*** Kaynak Metin ***

Zi̇na Sebebi̇yle Boşanmada Mal Paylaşımı - Av. Muhammet Akdemi̇r
Buradasınız: Anasayfa / Blog
Zina Sebebiyle Boşanmada Mal Paylaşımı - Av. Muhammet Akdemir
Zina Sebebiyle Boşanmada Mal Paylaşımı - Av. Muhammet Akdemir

Evlilik birliğinin sona ermesi durumunda, eşler arasındaki mali ilişkilerin tasfiyesi önemli bir konudur. Türk Medeni Kanunu (TMK), eşler arasındaki mal rejiminin sona erme sebeplerinden biri olan boşanma halinde, malların nasıl paylaşılacağına dair düzenlemeler içerir. Boşanma nedenleri arasında zina, özel bir öneme sahiptir ve mal paylaşımı açısından özel düzenlemelere tabi tutulmuştur.

TMK, eşlerin sadakat yükümlülüğünü ihlal eden zina fiilinin gerçekleşmesi durumunda, kusurlu eşin mal paylaşımındaki haklarının etkilenebileceğini öngörmüştür. Bu düzenleme, evlilik birliğinin temel değerlerini koruma amacını taşımakta ve sadakat yükümlülüğünün ihlalini ekonomik yaptırımlara bağlamaktadır.

***

[Çalışma Hedefleri]
(a) Mal paylaşımı yazısının "Zi̇na Sebebi̇yle Boşanmada" ifadesinden "düzenlemelere tabi tutulmuştur." ifadesine kadar olan bölümünü hiçbir değişiklik yapmadan yeniden yazın.
(b) Mal paylaşımı yazısındaki şu cümleyi İngilizceye çevirin: "Bu düzenleme, evlilik birliğinin temel değerlerini koruma amacını taşımakta ve sadakat yükümlülüğünün ihlalini ekonomik yaptırımlara bağlamaktadır."
(c) Zina sebebiyle boşanmada mal paylaşımını anlatan yazıyı son cümlesinden sonra sürdürün.
Aşağıdaki malzeme bu çalışmada hiçbir şekilde kullanılmaz.

*** Kayıt Kümesi ***

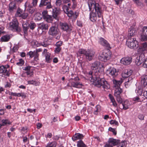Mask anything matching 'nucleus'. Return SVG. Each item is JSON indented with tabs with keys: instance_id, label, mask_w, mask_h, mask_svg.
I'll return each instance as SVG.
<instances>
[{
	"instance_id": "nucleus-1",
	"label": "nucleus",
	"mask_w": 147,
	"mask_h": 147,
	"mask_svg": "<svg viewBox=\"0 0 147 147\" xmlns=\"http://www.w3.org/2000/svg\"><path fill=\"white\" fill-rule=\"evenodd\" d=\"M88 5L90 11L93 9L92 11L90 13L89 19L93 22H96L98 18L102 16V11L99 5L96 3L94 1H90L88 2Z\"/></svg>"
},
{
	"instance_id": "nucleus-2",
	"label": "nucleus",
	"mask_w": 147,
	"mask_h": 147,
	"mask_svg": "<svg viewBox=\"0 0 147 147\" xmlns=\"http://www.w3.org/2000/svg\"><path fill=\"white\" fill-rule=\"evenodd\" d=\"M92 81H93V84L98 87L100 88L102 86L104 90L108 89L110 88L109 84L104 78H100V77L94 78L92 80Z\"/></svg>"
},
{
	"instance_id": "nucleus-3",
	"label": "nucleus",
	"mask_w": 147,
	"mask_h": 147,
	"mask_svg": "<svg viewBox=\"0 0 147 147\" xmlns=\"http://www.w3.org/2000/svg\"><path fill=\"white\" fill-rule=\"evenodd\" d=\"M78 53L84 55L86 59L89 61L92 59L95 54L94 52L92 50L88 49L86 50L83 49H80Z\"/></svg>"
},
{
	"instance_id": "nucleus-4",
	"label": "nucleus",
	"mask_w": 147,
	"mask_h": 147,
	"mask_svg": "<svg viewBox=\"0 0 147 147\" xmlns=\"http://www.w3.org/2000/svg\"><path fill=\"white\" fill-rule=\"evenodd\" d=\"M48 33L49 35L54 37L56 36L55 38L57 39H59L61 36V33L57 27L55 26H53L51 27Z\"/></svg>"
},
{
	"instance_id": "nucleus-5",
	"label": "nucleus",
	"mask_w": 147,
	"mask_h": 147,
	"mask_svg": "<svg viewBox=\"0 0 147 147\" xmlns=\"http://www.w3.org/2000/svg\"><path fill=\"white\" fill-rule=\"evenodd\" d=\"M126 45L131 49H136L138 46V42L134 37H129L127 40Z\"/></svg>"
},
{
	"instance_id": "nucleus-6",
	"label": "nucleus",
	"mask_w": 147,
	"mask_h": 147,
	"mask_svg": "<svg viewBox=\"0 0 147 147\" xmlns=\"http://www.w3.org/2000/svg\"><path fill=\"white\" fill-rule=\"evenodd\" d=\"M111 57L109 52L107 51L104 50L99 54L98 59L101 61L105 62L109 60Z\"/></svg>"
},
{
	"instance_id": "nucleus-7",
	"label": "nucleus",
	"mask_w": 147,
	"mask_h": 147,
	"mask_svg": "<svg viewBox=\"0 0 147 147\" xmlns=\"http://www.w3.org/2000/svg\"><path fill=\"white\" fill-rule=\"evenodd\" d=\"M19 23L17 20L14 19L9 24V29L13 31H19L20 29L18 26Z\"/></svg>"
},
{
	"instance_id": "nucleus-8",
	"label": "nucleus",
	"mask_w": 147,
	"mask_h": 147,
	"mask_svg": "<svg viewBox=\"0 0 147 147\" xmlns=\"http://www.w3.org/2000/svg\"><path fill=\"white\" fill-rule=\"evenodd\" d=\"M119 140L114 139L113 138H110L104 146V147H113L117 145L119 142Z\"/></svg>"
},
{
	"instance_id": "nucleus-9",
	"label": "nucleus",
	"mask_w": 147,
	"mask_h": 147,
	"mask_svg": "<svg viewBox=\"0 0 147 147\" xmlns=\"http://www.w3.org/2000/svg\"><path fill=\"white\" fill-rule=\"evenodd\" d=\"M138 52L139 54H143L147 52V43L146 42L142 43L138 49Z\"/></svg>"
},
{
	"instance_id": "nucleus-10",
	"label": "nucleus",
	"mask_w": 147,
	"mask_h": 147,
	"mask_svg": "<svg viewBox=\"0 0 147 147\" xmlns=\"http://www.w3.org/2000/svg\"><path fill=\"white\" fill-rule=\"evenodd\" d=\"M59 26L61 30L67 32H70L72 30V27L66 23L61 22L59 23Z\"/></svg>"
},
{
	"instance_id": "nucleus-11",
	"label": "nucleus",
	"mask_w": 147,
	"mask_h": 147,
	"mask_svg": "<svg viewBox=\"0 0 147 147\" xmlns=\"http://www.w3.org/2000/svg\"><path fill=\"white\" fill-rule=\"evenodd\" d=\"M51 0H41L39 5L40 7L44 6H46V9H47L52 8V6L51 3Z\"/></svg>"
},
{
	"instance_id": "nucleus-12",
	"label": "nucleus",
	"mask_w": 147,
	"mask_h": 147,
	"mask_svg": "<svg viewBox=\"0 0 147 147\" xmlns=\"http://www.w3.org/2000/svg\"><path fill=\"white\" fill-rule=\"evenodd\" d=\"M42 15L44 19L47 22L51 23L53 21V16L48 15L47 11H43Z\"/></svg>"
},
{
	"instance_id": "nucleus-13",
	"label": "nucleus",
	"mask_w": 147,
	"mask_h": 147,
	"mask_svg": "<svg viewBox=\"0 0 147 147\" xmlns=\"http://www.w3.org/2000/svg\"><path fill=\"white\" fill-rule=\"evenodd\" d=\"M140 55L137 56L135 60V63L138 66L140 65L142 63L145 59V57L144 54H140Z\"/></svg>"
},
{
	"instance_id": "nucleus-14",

***

[Görev Yanıtları]
(a)
Zi̇na Sebebi̇yle Boşanmada Mal Paylaşımı - Av. Muhammet Akdemi̇r
Buradasınız: Anasayfa / Blog
Zina Sebebiyle Boşanmada Mal Paylaşımı - Av. Muhammet Akdemir
Zina Sebebiyle Boşanmada Mal Paylaşımı - Av. Muhammet Akdemir

Evlilik birliğinin sona ermesi durumunda, eşler arasındaki mali ilişkilerin tasfiyesi önemli bir konudur. Türk Medeni Kanunu (TMK), eşler arasındaki mal rejiminin sona erme sebeplerinden biri olan boşanma halinde, malların nasıl paylaşılacağına dair düzenlemeler içerir. Boşanma nedenleri arasında zina, özel bir öneme sahiptir ve mal paylaşımı açısından özel düzenlemelere tabi tutulmuştur.

(b) This provision aims to protect the fundamental values of the marital union and links the breach of the duty of fidelity to economic sanctions.

(c)
Bu makalede, zina nedeniyle gerçekleşen boşanmalarda mal paylaşımının nasıl yapılacağı, yasal mal rejimi olan edinilmiş mallara katılma rejiminde zinaya bağlı özel düzenlemeler ve uygulamadaki sonuçlar ele alınacaktır.

 

Türk Medeni Kanunu'nda yasal mal rejimi ve artık değer kavramı

Edinilmiş mallara katılma rejimi

Türk Medeni Kanunu'nda yasal mal rejimi olarak kabul edilen sistem, edinilmiş mallara katılma rejimidir. Bu rejimin temel prensibi, eşlerin evlilik süresince ortak emek ve çabalarıyla elde ettikleri malların, mal rejiminin tasfiyesi esnasında eşit olarak paylaşılmasıdır.

Artık değer kavramı

Artık değer, TMK'nın 231. maddesinde tanımlanmıştır. Buna göre her eşin edinilmiş mallarının toplam değerinden, bu mallara ilişkin borçların çıkarılmasıyla elde edilen miktardır. Eşler, kural olarak birbirlerinin artık değerinin yarısı üzerinde hak sahibi olurlar.

Evliliğin sona ermesi ve tasfiye

Evlilik birliğinin sona ermesiyle, eşler arasındaki mal rejimi de sona erer ve tasfiye süreci başlar. Boşanma, mal rejiminin sona erme sebeplerinden biridir ve tasfiyenin nasıl yapılacağı, boşanmanın hangi sebebe dayandığına göre farklılık gösterebilir.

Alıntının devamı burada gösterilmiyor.